Holy cow! Check out this little green dude. I was out taking pictures in my wife’s flower garden, mainly focusing on “normal” bees. This one landed on a flower next to where I was shooting and its neon green coloring quickly got my attention.
Honestly, I don’t think I have ever noticed them before and to me, it looks more like a wasp or hornet with that big tail.
Anyway, doing some research I learned it is a “metallic green sweat bee”, common in the Western Hemisphere. They build their nests in the ground and are an important pollinator. They get their name because they are sometimes drawn to sweat but they present no more of a threat than most bees.
What to do when you are bored? Head out to your wife’s beautiful flower gardens and see what you can find.
One of the reasons I bought a macro lens was just for occasions like this – photo ops right in my own backyard. I have a lot to learn but am getting better each time I break out the lens.
This little guy was doing what #bees do, pollinating this flower and then moving on to the next.
I do have to give a shoutout to the City of Thornton and their Thornton Water Conservation.
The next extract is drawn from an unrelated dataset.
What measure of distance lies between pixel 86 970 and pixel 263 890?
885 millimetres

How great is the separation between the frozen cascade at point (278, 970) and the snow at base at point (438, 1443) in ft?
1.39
Their “H2Overhaul” program provided the incentive for us to do a ton of work on the yard and install these gardens.
The sunflowers are in bloom on the Colorado plains and I of course had to head out and check them out this past Sunday. There didn’t seem to be quite as many fields of them in the usual areas this year and a couple fields looked really anemic. This one though was gorgeous and ablaze in bright yellow beneath our blue skies. A closer look at this one saw a busy pollinator at work. The bee was well-camouflaged with its color scheme closely matching the flower’s.
Our lavender bushes are in full bloom right now and the bees have been taking advantage of the nectar available to them. I don’t have a true macro lens so it is hard for me to capture the intricate detail of insects but I thought this image came out pretty well given my limited gear.
The bees really seem to be enjoying our lavender bushes this year. Kind of fun to just go out and sit and snap a few pics of them as they buzz around. Best of all, no driving to a destination.